--- A FAZER ---
1 – Segundo a matéria sobre Luiz Lara, em que ano ele e Jaques Lewkowicz criaram a Lew’Lara?
2 – Reescreva um trecho da matéria sobre Luiz Lara trocando "turbulência" por "instabilidade". Comece nas palavras "Hoje, o Brasil" e pare depois de "de Washington Olivetto.".
3 – Continue a matéria sobre Luiz Lara a partir da última frase mostrada.
━━━ TEXTO PARA LEITURA ━━━
Nós, o PIB

Luiz Lara - Foto: Hélio Campos Mello
Luiz Lara – Foto: Hélio Campos Mello

Quando soube, por meio de uma pesquisa do instituto Latinobarómetro, que o Brasil tinha a mais baixa autoestima entre os países do continente, estimulado pelo xará Luiz Gushiken (o ex-ministro da Secretaria de Comunicação Social, morto em setembro de 2013), Luiz Lara concluiu que era hora de investir em uma campanha que elevasse a altivez do brasileiro. Na linha de criação, seu sócio Jaques Lewkowicz – que em 1994 criou com ele a Lew’Lara – e o publicitário Adriano Gehres tomaram como inspiração a frase de Câmara Cascudo “O melhor do Brasil é o brasileiro” para desenvolver a campanha Sou Brasileiro e Não Desisto Nunca. A ideia era preparar terreno para que a população acreditasse no ciclo de desenvolvimento e inclusão social experimentado pelo País nos últimos dez anos.

Hoje, o Brasil vive momento de turbulência e Lara defende que a melhor forma de reconduzir o País ao caminho virtuoso do crescimento é fazer com que cada cidadão acredite na força de seu papel individual, com uma campanha intitulada “Nós, o PIB”.

A seguir, Lara, que também é sócio das empresas Mood, de marketing promocional, e Corporabr, de reputação corporativa, revela, entre outras impressões, sua resposta para nossa série de reportagens Como Vender Este Produto Chamado Brasil, iniciada na edição 89, com um perfil de Washington Olivetto.
━━━ ITENS GUARDADOS ━━━
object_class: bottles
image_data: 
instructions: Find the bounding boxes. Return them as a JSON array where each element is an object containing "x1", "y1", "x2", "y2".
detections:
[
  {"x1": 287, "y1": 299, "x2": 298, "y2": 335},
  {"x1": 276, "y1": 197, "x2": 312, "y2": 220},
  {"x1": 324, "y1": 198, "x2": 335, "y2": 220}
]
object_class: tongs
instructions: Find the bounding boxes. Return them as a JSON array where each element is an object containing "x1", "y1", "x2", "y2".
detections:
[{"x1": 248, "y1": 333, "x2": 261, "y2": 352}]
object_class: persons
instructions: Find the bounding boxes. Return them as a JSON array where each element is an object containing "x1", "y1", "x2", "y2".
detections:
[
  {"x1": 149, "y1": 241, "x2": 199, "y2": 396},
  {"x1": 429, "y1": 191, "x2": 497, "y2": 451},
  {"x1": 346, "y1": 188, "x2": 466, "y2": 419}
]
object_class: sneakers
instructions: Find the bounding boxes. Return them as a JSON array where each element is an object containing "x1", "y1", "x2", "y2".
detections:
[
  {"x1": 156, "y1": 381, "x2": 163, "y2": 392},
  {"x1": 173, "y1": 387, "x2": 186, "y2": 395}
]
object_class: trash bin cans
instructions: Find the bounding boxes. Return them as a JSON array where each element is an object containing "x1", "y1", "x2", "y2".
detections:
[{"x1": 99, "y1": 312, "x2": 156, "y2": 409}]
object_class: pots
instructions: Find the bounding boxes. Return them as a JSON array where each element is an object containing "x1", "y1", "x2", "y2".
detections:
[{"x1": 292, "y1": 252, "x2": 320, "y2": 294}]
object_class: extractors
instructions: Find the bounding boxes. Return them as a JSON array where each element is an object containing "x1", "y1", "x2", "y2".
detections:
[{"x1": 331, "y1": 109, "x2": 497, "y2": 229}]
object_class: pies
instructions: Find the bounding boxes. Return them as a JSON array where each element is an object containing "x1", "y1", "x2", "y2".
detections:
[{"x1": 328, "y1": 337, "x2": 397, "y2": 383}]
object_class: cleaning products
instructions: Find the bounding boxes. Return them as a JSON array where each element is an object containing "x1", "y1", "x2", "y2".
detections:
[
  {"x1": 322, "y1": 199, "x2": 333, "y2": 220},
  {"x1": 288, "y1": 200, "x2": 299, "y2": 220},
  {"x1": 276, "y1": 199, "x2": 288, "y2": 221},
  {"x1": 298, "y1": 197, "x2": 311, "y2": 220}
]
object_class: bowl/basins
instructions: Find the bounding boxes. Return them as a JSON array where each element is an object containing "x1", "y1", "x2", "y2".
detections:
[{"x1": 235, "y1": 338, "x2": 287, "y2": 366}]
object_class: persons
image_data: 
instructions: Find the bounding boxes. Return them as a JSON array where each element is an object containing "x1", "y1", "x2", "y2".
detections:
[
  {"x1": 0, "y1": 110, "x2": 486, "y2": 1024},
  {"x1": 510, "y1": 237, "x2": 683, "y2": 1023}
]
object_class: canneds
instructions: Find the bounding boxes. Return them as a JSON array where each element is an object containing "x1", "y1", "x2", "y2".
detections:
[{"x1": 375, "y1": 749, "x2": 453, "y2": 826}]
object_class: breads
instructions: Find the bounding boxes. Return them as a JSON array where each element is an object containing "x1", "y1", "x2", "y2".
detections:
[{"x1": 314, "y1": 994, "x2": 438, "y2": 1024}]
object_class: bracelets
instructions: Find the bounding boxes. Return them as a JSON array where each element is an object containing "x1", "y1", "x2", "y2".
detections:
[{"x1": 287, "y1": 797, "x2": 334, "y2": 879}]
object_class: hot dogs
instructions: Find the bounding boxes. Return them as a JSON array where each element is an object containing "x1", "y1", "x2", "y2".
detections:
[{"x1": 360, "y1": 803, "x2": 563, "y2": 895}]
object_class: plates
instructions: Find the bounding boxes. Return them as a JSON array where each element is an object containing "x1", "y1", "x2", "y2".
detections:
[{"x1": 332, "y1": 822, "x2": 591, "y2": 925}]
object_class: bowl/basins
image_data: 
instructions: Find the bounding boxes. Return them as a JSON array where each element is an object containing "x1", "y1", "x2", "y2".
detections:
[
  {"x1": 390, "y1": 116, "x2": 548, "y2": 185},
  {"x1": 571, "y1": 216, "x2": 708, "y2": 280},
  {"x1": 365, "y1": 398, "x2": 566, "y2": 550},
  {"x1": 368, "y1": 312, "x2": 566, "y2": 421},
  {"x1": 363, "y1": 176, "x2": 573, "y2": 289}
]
━━━
--- RESULTADOS EM ORDEM ---
1 – Em 1994.

2 –
Hoje, o Brasil vive momento de instabilidade e Lara defende que a melhor forma de reconduzir o País ao caminho virtuoso do crescimento é fazer com que cada cidadão acredite na força de seu papel individual, com uma campanha intitulada “Nós, o PIB”.

A seguir, Lara, que também é sócio das empresas Mood, de marketing promocional, e Corporabr, de reputação corporativa, revela, entre outras impressões, sua resposta para nossa série de reportagens Como Vender Este Produto Chamado Brasil, iniciada na edição 89, com um perfil de Washington Olivetto.

3 –
Inclusão pelo consumo
“Sou formado em direito, mas comecei no mercado de propaganda no início dos anos 1980, quando a classe média brasileira era composta por 20 a 30 milhões de pessoas. Hoje, são mais de cem milhões, 40% dos quais incluídos nos últimos anos, com um nível de aspiração muito grande por bens, produtos e serviços, e um nível de informação bem mais elevado e crítico. Bem ou mal, o Brasil faz, hoje, inclusão social pelo consumo. Na década de 1980, enfrentamos o desafio da redemocratização; nos anos 1990, o da estabilização econômica. Dos anos 2000 em diante, conseguimos fazer um grande programa de inclusão social. E isso permitiu um crescimento fundamental para o consumo, que colocou o Brasil em outro patamar. O País se tornou um mercado-chave não só para as grandes empresas nacionais como as globais. Em paralelo, houve uma segmentação sem precedente das mídias. A TV a cabo já está em mais de 19 milhões de domicílios. O brasileiro, como adora comunicação, fica mais de cinco horas por semana conversando nas redes sociais. Nosso povo interage e compartilha espontaneamente e temos agora o desafio de integrar essas novas mídias, porque também houve um aumento de interação das marcas com seus clientes. Vivemos uma época de trocas muito ricas.”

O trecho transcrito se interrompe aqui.